Exercise aim: Transcribe the forum thread on the missing Office 2007 product key word for word, from "# Missing Microsoft" to "my Dell hardrive.".

Quoted text:
_ _ _ _ _ _ _

# Missing Microsoft Office Professional 2007 CD key



## remember

I can't find the CD or the Product Key for the Microsoft Office 2007 software that was factory installed on my Dell hardrive.

I called Dell and they won't help saying that it is over the 21 days that I bought the computer, even though I bought warranty coverage until 2011.

I called Microsoft and they won't help me either. 

I have the product key for the Vista OS system on a sticker under my laptop, but I have no CD for the Office Pro nor is there any sticker on the laptop, that I can see.

Does anybody know if the product key is recorded somewhere in my hardrive or if there is someway to legitimately get the product key?

I paid nearly full price for everything on this computer and I am very frustrated. Considering Dell acknowledges I paid for the Office Pro program as the computer was factory installed and sent to me with it, I think they could just as easily keep the product key on record, but again they say they don't and they won't help. This is all very frustrating. 

Can anybody please help me?


----------



## Sir Travis D

Install everest

http://www.lavalys.com/

Run it, goto software, click licenses, and it will show microsoft office and the key.

Edit: Try the demo of everest ultimate.


----------



## G25r8cer

Is the office 07 installed on your pc currently? If so then click the "start button" on word or any office program. Then click "word options" on the botton right. Then click the "resources" tab and then click "about" on the very bottom.


----------



## Sir Travis D

If you're familiar with Office 2007, it is hard to do things normally. They put a "ribbon" layout on it.






To get the file options, read this,

http://word.mvps.org/FAQS/Customization/CustomizeRibbon.htm


----------



## G25r8cer

^^ What does that have to do with getting the key?


----------



## Sir Travis D

Because there's no "Start button"


----------



## cohen

Yes, if it comes preinstalled the company has it as a demo or it is full copy just they don't give you a license key.

But try everest as suggested above.


----------



## remember

To Sir Travis D:

I installed the Everest Ultimate program, clicked on software and then licenses.

The only 2 programs that show are . . 
Microsoft Internet Explorer 7.0.6001.18000	2QBP3- [ TRIAL VERSION ]
Microsoft Windows Vista Ultimate	2QBP3- [ TRIAL VERSION ]

I don't understand why it says trial version, especially since I have the product key for Vista on the bottom sticker of my laptop, but beyond that, I don't understand why Microsoft Office Pro 07 isn't showing.

I see in the Windows Start orb, under all programs, that I have Access, Excel, Outlook, Powerpoint, Publisher, Word and Tools all installed.

This is very frustrating. Is there anything else I can do?

To g25racer:
I did what you said, but underneath "Product ID" in the About Microsoft Office Word Window, there is no 25 digit key. 

Am I screwed? Well, at least you guys tried to help me. If anybody has anymore suggestions, please let me know. I always say I am never going to buy ever again from Dell everytime they piss me off, but this time I mean for both Dell and Microsoft. Is there any other way to get this to work?


----------



## cohen

Might be something in the registry, but i wouldn't know where to look.


----------



## porterjw

Not sure if this is against Forum Policy, but I don't think it is, so... http://magicaljellybean.com/keyfinder/

Mods please remove link if it is in-fact a no-no.


----------



## johnb35

remember said:


> To Sir Travis D:
> 
> I installed the Everest Ultimate program, clicked on software and then licenses.
> 
> The only 2 programs that show are . .

_ _ _ _ _ _ _

Material provided:
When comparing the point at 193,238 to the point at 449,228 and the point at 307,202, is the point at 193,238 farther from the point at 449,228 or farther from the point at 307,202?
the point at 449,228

_ _ _ _ _ _ _

Solution to this problem:
# Missing Microsoft Office Professional 2007 CD key



## remember

I can't find the CD or the Product Key for the Microsoft Office 2007 software that was factory installed on my Dell hardrive.